— begin Provided material —

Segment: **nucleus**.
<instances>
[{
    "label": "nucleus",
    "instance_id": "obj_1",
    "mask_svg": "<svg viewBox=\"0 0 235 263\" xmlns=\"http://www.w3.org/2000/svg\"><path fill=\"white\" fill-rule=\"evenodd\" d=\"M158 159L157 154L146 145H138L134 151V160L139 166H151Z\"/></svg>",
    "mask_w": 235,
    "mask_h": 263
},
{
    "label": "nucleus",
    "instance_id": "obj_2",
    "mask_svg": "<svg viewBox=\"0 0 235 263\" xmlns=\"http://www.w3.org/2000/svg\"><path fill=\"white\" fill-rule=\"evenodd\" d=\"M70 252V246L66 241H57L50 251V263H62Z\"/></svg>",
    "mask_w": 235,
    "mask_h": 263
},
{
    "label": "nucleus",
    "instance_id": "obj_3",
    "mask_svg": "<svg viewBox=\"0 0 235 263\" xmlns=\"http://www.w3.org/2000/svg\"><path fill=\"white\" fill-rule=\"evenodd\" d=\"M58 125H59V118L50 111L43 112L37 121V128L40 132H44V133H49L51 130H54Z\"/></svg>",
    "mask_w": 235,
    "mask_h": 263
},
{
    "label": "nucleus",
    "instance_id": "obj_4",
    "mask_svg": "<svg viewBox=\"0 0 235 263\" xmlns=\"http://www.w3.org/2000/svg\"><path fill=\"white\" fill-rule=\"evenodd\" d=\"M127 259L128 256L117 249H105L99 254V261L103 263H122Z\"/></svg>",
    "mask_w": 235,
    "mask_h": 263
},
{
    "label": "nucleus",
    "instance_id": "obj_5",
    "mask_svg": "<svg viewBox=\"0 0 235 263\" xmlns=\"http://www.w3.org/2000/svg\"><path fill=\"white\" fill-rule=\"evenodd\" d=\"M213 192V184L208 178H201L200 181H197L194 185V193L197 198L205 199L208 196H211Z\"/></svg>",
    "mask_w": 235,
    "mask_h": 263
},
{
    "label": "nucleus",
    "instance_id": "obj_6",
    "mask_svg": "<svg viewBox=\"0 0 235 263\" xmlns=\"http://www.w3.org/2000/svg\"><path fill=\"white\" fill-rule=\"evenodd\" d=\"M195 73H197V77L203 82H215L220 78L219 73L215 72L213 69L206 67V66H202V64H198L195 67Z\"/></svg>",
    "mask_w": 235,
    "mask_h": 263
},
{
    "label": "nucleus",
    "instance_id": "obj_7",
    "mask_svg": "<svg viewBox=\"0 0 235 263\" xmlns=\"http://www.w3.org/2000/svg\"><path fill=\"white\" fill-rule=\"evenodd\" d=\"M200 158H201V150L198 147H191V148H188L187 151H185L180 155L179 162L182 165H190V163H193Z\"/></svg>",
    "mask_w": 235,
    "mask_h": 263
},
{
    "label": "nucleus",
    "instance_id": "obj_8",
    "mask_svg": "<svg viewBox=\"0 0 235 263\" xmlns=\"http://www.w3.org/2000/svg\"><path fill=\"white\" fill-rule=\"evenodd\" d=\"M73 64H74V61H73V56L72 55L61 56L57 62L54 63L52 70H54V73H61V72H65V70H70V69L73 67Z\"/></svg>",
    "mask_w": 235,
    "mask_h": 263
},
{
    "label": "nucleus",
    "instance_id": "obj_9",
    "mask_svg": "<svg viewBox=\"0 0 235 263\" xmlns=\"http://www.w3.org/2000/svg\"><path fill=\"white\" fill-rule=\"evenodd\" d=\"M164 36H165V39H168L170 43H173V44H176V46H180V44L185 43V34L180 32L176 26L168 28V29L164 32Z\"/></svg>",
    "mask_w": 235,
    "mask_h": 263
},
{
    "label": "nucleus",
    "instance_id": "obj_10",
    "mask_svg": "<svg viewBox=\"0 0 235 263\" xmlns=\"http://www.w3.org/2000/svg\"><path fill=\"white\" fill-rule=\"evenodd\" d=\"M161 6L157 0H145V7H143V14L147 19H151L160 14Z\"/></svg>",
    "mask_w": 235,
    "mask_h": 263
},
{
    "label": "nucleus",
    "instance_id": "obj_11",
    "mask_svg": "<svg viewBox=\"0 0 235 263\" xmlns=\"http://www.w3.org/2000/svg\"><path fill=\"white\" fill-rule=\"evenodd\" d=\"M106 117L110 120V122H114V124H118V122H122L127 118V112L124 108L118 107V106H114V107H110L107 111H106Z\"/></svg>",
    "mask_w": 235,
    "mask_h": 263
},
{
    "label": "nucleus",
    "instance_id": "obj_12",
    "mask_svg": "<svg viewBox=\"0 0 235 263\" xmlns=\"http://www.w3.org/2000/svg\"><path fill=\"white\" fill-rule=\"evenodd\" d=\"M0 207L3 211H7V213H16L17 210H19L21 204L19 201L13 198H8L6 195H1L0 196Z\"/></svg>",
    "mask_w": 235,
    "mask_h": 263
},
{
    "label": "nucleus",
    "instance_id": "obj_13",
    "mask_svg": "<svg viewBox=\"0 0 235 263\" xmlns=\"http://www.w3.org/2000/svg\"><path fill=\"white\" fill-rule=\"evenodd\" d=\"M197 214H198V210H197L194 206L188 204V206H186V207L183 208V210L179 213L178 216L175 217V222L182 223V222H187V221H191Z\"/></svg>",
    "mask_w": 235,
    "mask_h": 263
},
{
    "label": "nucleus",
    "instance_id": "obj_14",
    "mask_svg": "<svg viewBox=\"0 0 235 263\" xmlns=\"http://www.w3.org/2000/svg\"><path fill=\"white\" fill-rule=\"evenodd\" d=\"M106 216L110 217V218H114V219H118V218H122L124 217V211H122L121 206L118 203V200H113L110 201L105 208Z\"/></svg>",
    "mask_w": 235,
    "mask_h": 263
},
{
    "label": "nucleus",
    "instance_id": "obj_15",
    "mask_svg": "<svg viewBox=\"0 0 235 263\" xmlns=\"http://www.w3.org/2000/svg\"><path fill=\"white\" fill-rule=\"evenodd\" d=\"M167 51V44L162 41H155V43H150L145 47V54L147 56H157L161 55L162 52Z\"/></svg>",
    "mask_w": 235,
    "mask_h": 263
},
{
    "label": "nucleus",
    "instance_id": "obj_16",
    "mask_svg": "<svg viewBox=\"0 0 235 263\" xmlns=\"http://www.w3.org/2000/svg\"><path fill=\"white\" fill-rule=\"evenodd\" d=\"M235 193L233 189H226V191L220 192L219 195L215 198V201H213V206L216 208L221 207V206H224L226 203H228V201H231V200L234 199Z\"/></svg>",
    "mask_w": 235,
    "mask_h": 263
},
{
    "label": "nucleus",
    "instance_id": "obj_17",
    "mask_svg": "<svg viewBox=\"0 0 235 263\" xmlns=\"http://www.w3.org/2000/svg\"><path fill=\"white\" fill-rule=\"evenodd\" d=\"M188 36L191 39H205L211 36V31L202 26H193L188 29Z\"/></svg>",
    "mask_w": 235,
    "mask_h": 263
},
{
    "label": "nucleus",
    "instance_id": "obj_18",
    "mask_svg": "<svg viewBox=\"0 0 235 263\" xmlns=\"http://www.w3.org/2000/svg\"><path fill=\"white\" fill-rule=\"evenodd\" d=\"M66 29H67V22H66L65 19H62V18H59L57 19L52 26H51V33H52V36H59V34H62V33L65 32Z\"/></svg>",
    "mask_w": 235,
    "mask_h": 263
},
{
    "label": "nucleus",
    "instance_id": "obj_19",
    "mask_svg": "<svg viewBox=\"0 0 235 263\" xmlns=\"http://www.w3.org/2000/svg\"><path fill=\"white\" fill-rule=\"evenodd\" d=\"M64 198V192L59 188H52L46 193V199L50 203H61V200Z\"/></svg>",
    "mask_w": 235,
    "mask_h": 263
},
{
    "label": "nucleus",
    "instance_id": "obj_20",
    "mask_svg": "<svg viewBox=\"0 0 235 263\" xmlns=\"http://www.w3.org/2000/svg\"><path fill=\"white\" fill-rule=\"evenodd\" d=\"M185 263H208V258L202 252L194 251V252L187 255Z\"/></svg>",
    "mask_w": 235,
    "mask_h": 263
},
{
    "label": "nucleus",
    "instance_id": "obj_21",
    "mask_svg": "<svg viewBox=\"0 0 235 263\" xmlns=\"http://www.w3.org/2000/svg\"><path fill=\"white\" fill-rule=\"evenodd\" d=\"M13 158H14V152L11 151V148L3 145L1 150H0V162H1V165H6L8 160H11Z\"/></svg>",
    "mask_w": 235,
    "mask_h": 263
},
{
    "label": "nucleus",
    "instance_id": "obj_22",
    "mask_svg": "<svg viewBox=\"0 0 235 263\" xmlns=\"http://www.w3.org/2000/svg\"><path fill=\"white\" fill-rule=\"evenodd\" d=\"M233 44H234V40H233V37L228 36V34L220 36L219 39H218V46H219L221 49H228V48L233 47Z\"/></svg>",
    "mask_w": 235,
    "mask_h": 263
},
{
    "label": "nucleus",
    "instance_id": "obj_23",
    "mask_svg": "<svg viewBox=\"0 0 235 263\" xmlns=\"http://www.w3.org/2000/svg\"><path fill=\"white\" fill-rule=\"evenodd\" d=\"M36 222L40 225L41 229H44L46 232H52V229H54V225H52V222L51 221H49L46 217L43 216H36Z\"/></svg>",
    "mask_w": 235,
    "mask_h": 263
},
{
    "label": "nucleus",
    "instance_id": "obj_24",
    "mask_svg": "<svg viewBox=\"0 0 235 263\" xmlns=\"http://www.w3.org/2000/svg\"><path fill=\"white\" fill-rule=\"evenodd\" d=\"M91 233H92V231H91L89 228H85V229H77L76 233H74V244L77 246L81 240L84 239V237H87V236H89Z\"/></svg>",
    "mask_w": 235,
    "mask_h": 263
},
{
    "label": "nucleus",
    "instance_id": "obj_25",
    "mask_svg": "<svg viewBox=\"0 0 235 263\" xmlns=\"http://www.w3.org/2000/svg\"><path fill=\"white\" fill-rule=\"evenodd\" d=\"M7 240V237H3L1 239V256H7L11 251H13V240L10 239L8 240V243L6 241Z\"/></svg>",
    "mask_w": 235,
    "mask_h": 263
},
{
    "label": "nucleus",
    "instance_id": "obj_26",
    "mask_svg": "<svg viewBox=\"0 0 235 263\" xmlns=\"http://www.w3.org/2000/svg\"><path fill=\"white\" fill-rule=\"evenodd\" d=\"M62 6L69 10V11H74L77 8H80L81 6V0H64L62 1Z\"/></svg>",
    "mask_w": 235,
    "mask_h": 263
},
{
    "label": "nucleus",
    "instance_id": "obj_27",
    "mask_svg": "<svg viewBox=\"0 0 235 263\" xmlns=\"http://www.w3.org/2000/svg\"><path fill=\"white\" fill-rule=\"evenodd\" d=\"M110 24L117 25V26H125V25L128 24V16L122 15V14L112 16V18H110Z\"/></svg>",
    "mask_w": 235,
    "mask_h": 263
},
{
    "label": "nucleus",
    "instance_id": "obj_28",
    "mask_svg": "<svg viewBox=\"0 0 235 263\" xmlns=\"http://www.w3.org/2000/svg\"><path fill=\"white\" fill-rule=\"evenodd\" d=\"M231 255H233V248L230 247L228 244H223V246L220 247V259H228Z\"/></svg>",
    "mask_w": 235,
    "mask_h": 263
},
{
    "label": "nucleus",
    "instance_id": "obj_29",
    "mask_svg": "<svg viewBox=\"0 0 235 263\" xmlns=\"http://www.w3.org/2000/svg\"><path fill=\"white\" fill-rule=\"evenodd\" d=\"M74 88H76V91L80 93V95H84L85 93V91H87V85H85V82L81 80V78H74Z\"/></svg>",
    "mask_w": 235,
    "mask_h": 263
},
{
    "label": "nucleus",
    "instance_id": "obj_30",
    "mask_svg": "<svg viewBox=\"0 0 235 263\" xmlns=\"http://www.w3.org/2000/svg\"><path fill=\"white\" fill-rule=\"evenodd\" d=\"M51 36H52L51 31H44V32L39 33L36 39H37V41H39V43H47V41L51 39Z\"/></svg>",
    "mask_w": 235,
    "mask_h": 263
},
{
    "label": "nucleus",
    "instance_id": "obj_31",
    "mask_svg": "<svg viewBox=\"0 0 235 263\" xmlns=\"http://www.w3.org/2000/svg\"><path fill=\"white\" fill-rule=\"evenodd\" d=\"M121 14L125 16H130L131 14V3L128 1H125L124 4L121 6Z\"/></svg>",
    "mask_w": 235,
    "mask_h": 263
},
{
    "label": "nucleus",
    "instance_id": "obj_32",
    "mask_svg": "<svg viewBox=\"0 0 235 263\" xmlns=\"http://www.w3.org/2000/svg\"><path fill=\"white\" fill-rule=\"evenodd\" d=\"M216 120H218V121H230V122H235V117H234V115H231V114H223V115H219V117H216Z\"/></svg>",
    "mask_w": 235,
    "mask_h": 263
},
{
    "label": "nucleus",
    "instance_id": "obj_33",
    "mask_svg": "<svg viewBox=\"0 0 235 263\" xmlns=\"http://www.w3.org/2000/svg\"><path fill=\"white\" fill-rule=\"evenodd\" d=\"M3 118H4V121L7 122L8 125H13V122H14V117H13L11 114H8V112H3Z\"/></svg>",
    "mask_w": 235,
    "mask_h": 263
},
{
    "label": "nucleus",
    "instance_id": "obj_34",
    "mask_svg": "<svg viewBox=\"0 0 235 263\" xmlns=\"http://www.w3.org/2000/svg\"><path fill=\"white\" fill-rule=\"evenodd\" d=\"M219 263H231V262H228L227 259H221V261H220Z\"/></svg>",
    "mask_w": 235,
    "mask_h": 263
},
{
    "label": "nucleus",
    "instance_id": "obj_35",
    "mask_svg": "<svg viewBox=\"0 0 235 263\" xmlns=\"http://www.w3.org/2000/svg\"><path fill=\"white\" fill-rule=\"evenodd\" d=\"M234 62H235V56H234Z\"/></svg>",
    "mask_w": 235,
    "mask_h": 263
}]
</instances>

— end Provided material —

> **Goal of the exercise**: Reproduce verbatim the lines of the listing from its first line through the line containing "125H59V118L50 111L43 112L37", including both ends.

> **Result of the task**:
Segment: **nucleus**.
<instances>
[{
    "label": "nucleus",
    "instance_id": "obj_1",
    "mask_svg": "<svg viewBox=\"0 0 235 263\" xmlns=\"http://www.w3.org/2000/svg\"><path fill=\"white\" fill-rule=\"evenodd\" d=\"M158 159L157 154L146 145H138L134 151V160L139 166H151Z\"/></svg>",
    "mask_w": 235,
    "mask_h": 263
},
{
    "label": "nucleus",
    "instance_id": "obj_2",
    "mask_svg": "<svg viewBox=\"0 0 235 263\" xmlns=\"http://www.w3.org/2000/svg\"><path fill=\"white\" fill-rule=\"evenodd\" d=\"M70 252V246L66 241H57L50 251V263H62Z\"/></svg>",
    "mask_w": 235,
    "mask_h": 263
},
{
    "label": "nucleus",
    "instance_id": "obj_3",
    "mask_svg": "<svg viewBox=\"0 0 235 263\" xmlns=\"http://www.w3.org/2000/svg\"><path fill=\"white\" fill-rule=\"evenodd\" d=\"M58 125H59V118L50 111L43 112L37 121V128L40 132H44V133H49L51 130H54Z\"/></svg>",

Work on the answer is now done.